Democrats can't have it both ways, although they always try mightily. If Fletcher was wrong in allegedly strong-arming the Board of Education into hiring a commissioner, then Steve Beshear is wrong in trying to strong-arm the CPE's presidential selection.

Cowgill, a Democrat who is both a close friend of Fletcher and a former law partner of Beshear, was chosen to be interim CPE president last year and by all accounts has done a bang-up job. Only the most ardent Fletcher-haters out there have been critical of him.

In opposing Cowgill's hiring, Beshear is hanging his hat on a state law governing the hiring of a CPE president that is certainly open to interpretation. Perhaps the most laughable part about the whole deal was Beshear's public proclamation that he is asking Attorney General Little Jackie Conway, also a Democrat, for an advisory opinion.
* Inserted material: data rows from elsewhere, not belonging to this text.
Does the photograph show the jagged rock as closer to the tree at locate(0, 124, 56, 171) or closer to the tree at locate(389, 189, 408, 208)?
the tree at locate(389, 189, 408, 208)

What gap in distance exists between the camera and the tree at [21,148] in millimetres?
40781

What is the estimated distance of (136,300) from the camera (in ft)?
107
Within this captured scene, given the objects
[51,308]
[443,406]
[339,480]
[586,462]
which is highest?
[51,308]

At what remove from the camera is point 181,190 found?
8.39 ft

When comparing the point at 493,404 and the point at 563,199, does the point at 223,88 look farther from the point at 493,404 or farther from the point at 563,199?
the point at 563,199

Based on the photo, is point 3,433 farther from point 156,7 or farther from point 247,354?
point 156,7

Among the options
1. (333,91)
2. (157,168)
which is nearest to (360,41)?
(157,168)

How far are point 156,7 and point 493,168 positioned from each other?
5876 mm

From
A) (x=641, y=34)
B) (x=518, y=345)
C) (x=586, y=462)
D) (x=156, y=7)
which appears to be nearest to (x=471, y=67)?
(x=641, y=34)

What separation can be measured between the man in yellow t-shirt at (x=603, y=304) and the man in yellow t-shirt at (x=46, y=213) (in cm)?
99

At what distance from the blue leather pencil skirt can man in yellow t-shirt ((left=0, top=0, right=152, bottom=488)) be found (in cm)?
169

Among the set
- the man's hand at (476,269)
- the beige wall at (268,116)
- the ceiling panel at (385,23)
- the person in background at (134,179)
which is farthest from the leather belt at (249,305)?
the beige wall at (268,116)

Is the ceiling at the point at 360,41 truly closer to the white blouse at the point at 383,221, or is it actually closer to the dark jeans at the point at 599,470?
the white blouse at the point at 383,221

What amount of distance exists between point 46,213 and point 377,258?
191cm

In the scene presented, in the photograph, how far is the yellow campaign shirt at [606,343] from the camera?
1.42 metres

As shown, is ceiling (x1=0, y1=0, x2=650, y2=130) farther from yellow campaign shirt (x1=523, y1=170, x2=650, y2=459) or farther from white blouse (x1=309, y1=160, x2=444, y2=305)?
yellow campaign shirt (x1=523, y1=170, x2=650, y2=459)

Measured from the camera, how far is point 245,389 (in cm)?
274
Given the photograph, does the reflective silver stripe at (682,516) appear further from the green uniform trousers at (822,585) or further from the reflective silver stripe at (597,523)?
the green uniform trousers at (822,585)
You don't need a crystal ball to determine how that'll turn out. Conway will perform the legal equivalent of fellatio on Beshear by issuing a fawning opinion saying how awful and illegal the CPE's hiring of Cowgill was. Beshear will try to use that advisory opinion, which will carry no force of law, in another attempt to force his will on the CPE.

Beshear needs to give this one up. Cowgill has proven himself to be professional and nonpartisan. By continuing to press the issue, Beshear just makes himself look small and petty. "He worked for Fletcher, therefore he's not fit to hold that job," is the message Beshear is sending.

But the message that resonates with Kentuckians is that once again, Bluegrass Democrats are hypocrites.